WHAT IS ASKED:
a - According to the passage on PlayFab configuration, what must be done to values with a complex data type before the title data can be uploaded?
b - Do these statements agree with the passage on PlayFab configuration? Answer yes or no for each, quoting the deciding words. (i) PlayFab accepts title data JSON as is even when some values have a complex data type. (ii) The WriteJson method serializes complex data values as strings. (iii) With the custom converter, adding a property requires changing the deserialization code.

PASSAGE PROVIDED:
------------------------------
With the custom converter, we don’t need to modify anything in the deserialization code when we add or remove properties.


Creating and Uploading Default Configurations to PlayFab

At this point, we are able to receive the configuration from PlayFab servers when things go as expected. However, this is not always the case as there can be network errors, no internet availability, server issues, etc.

It’s always a good idea to define a default configuration to rely on, in case something goes wrong. It will be useful also when you want to provide the default configuration to PlayFab.

Config (aka Title Data) format accepted by PlayFab

PlayFab allows us to provide title data in JSON format. However, you cannot provide the JSON as is, if some of the values have a complex data type because the complex data types should be serialized as strings. Here’s an example:

class ComplexData {
    bool Prop { get; set; }
}

class Configuration {
    int Val1 { get; set; }
    bool Val2
    ComplexData ComplexVal { get; set; }
}

For the config class above, you might expect that PlayFab accepts the following JSON to import as title data:

{
  "Val1": 1,
  "Val2": true,
  "ComplexVal": {
    "Prop": true
  }
}

But that’s not the case! In order to upload this data to PlayFab, one needs to format it such as:

{
  "Val1": 1,
  "Val2": true,
  "ComplexVal": "{\"Prop\":true}"
}

This is where our WriteJson method shines. It serializes given complex data values as string, so we don’t need to modify the result manually.

Generating the config

All we have to do is use our custom converter to produce the JSON:

var json = JsonConvert.SerializeObject(
        ContentData.Default,
        Formatting.None,
        new SerializedValueConverter())
------------------------------
PROVIDED MATERIAL:
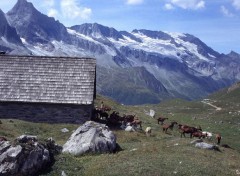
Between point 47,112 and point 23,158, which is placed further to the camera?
point 47,112

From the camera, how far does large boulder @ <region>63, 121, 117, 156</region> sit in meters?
35.8

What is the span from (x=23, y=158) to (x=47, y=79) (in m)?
29.8

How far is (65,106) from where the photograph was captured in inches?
2169

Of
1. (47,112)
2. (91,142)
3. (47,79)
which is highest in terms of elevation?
(47,79)

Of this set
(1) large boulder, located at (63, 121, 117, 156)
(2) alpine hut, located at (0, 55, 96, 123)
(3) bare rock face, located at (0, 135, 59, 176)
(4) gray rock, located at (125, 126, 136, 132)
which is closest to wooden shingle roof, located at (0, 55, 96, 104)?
(2) alpine hut, located at (0, 55, 96, 123)

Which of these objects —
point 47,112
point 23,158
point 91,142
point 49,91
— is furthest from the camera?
point 49,91

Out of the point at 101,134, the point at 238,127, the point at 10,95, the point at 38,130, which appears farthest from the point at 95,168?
the point at 238,127

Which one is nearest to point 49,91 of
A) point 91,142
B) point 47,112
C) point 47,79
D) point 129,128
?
point 47,79

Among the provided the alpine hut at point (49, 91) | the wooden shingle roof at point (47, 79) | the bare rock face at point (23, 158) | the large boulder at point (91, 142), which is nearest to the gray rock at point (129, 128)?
the alpine hut at point (49, 91)

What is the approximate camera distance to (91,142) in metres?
36.2

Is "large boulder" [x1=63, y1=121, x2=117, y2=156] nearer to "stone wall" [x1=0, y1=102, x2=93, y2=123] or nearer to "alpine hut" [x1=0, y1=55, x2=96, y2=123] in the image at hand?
"stone wall" [x1=0, y1=102, x2=93, y2=123]

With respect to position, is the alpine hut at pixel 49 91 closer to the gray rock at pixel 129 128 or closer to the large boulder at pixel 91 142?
the gray rock at pixel 129 128

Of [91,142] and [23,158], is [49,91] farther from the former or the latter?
[23,158]

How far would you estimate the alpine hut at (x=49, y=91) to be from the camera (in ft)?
181
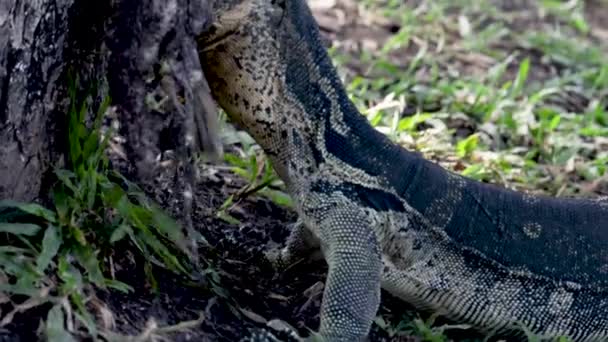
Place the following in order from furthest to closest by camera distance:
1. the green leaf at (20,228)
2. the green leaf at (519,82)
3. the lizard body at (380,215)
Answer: the green leaf at (519,82), the lizard body at (380,215), the green leaf at (20,228)

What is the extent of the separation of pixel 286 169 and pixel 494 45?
5012 mm

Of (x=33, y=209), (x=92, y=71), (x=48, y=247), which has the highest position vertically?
(x=92, y=71)

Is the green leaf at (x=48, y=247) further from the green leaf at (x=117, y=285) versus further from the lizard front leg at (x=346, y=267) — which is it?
the lizard front leg at (x=346, y=267)

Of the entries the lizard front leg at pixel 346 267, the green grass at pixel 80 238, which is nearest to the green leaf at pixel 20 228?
the green grass at pixel 80 238

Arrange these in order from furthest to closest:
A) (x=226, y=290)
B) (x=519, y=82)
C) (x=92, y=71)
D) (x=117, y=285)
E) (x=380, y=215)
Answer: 1. (x=519, y=82)
2. (x=380, y=215)
3. (x=226, y=290)
4. (x=92, y=71)
5. (x=117, y=285)

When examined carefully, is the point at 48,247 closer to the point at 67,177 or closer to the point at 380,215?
the point at 67,177

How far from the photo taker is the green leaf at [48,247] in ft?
13.3

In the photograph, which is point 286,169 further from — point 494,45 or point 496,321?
point 494,45

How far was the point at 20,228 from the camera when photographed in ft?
13.7

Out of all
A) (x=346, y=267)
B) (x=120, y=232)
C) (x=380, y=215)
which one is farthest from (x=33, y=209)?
(x=380, y=215)

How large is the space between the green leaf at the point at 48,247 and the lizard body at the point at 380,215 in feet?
3.45

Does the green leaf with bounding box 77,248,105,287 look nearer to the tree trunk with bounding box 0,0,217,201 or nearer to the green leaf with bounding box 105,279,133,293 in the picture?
the green leaf with bounding box 105,279,133,293

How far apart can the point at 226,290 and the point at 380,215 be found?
79 centimetres

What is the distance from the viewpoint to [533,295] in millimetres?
5539
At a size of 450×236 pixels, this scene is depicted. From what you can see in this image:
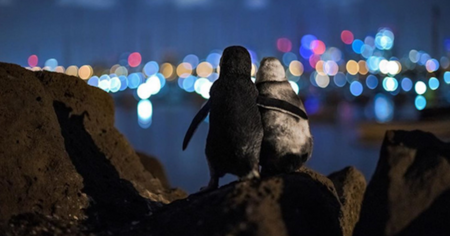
------------------------------
COMPLETE ANSWERS:
a - They must be serialized as strings.

b -
(i) No: "you cannot provide the JSON as is, if some of the values have a complex data type"
(ii) Yes: "It serializes given complex data values as string, so we don’t need to modify the result manually."
(iii) No: "we don’t need to modify anything in the deserialization code when we add or remove properties."